Dataset extract:

━━━

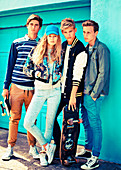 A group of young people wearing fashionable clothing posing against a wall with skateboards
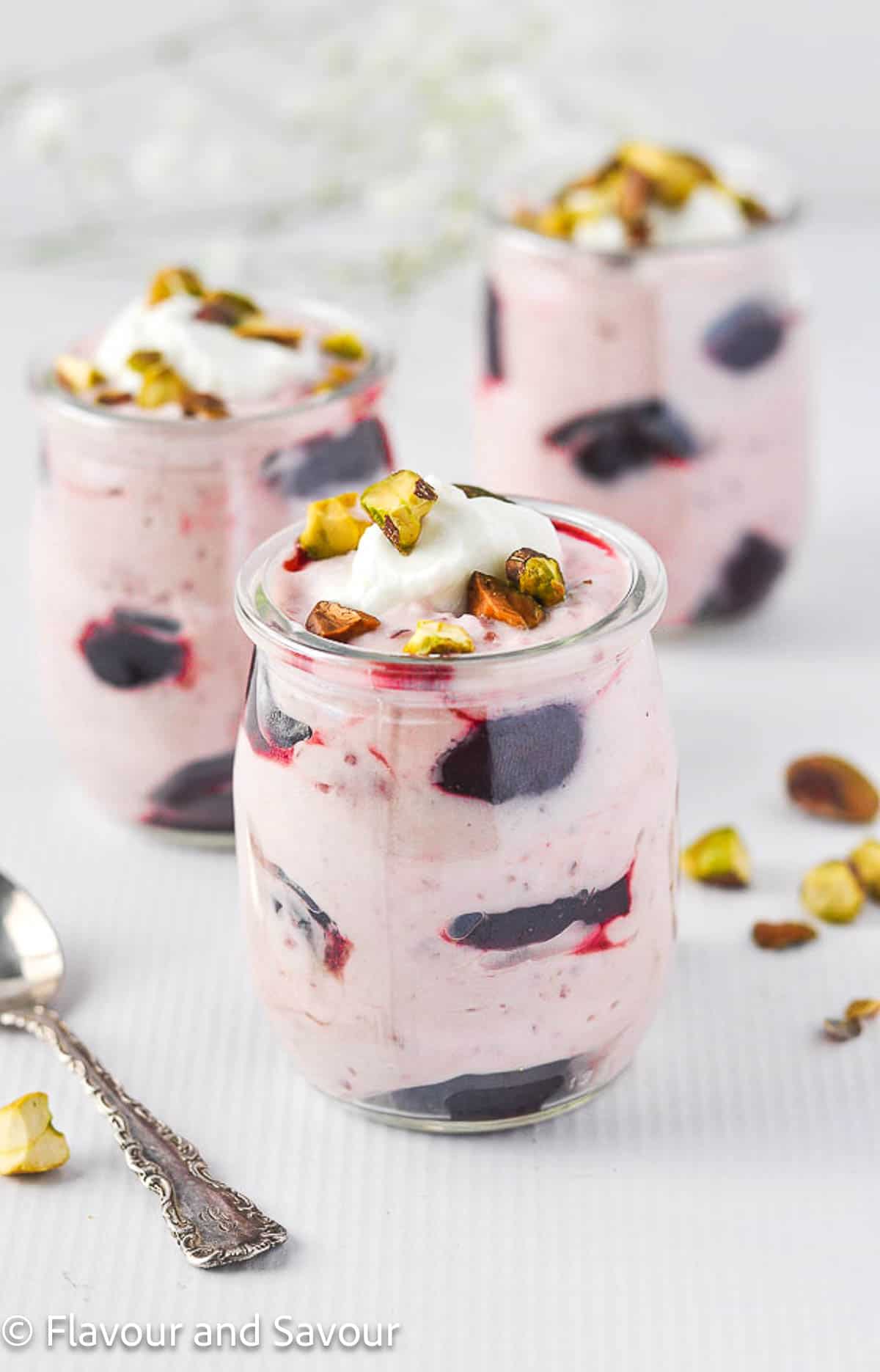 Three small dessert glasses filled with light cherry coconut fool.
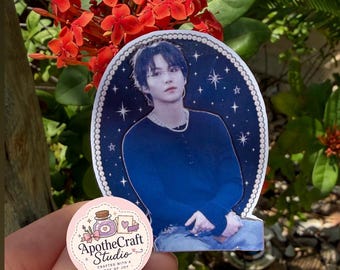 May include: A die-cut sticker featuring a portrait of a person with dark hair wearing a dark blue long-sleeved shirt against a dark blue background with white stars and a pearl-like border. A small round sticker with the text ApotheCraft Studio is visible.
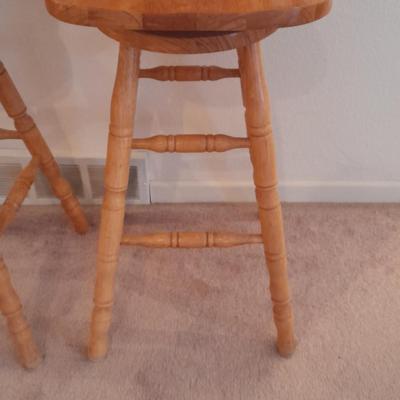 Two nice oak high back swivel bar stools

━━━

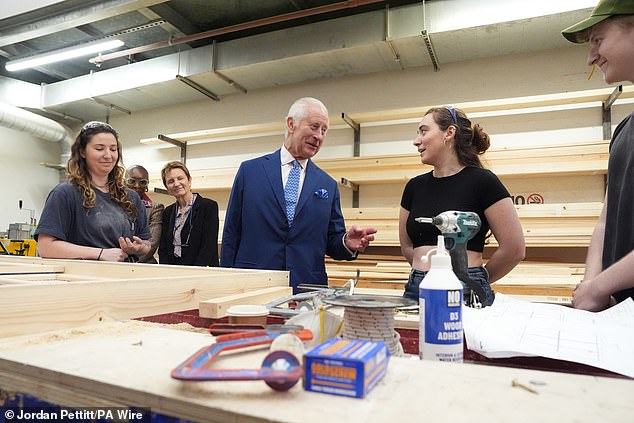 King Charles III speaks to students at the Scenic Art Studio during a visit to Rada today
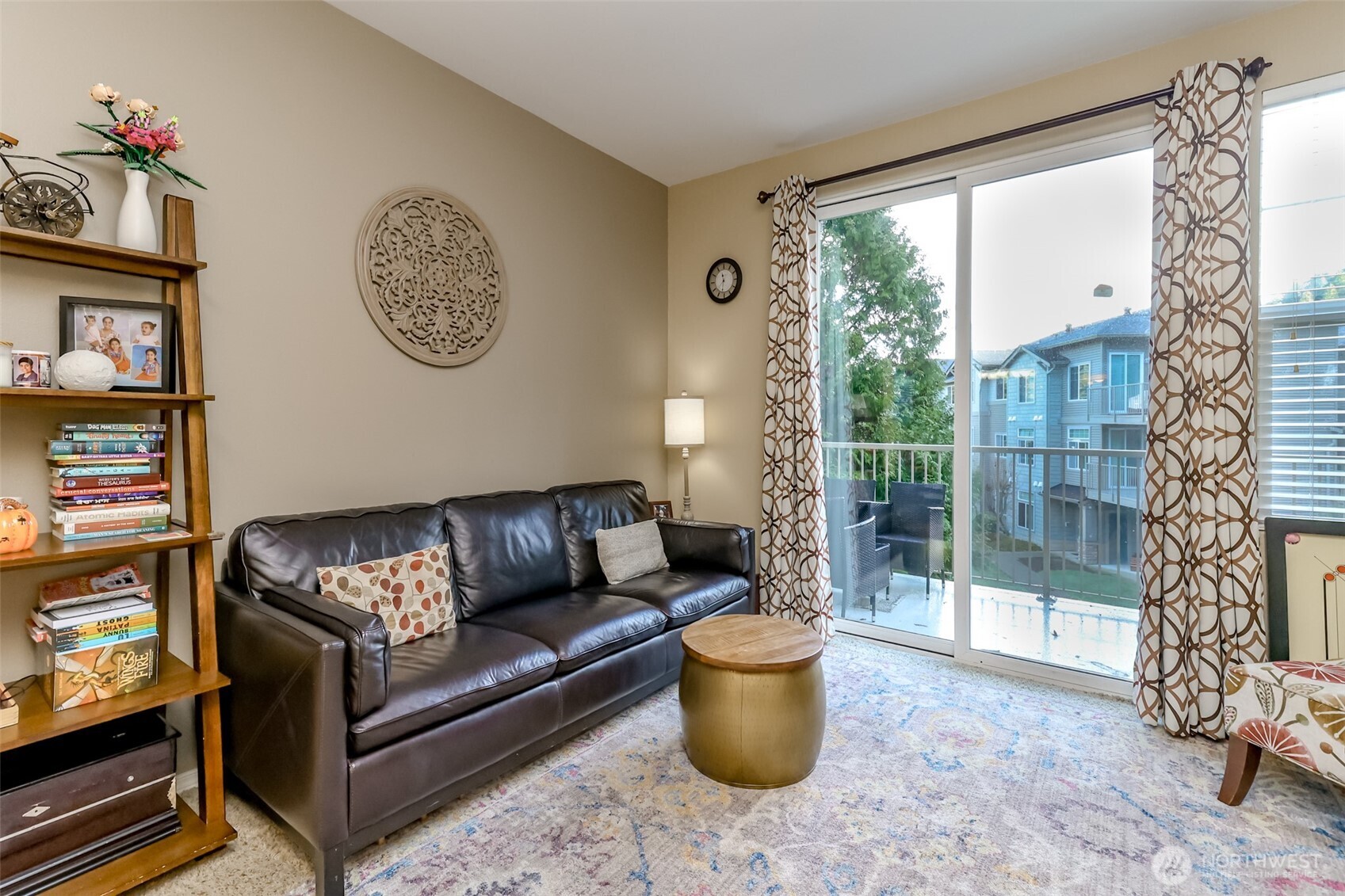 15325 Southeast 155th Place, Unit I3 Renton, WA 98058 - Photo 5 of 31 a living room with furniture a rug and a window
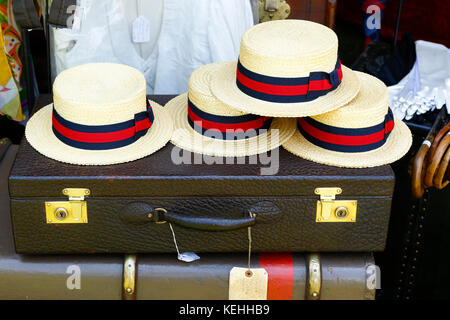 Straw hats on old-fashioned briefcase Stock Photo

━━━

Swap "skateboards" for "bicycles" in the lines from the one containing "A group of young" down to the one containing "Three small dessert", and give only those lines back with nothing else changed. Leave the pictures out of your answer.

 A group of young people wearing fashionable clothing posing against a wall with bicycles
 Three small dessert glasses filled with light cherry coconut fool.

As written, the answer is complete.